You mention this is overkill, why yoh think that?
@@masiv1001 Over kill because I can probably get the same results with a much smaller parabolic and more precise aiming. Bet yours works great! good luck
Did you notice any changes after mounting it?
No changes :) locked in and doing great. I need to find some tool that’ll show me RSSI and SNR at a quicker interval. Right now I have to make an adjustment and then wait 10 seconds to see if that helped.

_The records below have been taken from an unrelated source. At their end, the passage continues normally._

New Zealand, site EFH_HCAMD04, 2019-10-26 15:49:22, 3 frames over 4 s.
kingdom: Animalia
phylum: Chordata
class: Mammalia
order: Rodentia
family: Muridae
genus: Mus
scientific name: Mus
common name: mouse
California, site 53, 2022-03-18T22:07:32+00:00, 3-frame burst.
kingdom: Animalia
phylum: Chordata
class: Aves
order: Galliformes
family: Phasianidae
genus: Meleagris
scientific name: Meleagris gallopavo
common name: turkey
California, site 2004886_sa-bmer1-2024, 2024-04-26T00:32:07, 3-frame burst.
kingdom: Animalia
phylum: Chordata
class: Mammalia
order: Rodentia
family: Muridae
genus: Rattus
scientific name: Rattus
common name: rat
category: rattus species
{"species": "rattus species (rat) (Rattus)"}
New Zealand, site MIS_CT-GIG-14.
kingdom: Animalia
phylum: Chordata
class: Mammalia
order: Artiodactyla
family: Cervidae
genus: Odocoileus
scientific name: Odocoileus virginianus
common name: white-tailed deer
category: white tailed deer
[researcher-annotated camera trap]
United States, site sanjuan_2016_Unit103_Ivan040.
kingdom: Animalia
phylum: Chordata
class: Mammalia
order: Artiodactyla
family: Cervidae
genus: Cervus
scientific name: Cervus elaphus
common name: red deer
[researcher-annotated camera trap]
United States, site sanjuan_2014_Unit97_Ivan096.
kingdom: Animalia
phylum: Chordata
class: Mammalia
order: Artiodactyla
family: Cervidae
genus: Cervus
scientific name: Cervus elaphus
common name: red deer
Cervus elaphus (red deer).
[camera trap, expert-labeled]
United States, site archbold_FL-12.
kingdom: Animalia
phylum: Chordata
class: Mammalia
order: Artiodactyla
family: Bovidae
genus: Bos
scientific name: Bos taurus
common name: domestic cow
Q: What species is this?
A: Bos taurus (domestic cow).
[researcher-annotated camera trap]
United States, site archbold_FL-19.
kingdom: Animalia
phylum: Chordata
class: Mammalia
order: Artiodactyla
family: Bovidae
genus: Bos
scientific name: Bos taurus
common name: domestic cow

Got a quick question for you how many miles are you away from your closest cell tower
.8 miles
What Att router are you using ?
Model: IFWA-40
I like this video.
Is that dish a tv dishe
Yep. Repurposed tv satellite dish.
@@JuliansRandomProject and what about the smaller one can it be sold to people outside the USA... Say Africa countries
4:01 he he he
Great work man wish I could do that here but I live in a 10 story building lol! Btw do you have any suggestions for LTE indoor antennas? I use a Huawei B535 router(SMA).
Most any well made antenna will do great indoors. The real benefit comes from moving it around the house and aiming it in different directions to get the strongest signal. Good luck! Let us know how it goes.
It doesn’t come from space lol
Satellite TV signals? Have I been lied to all the time?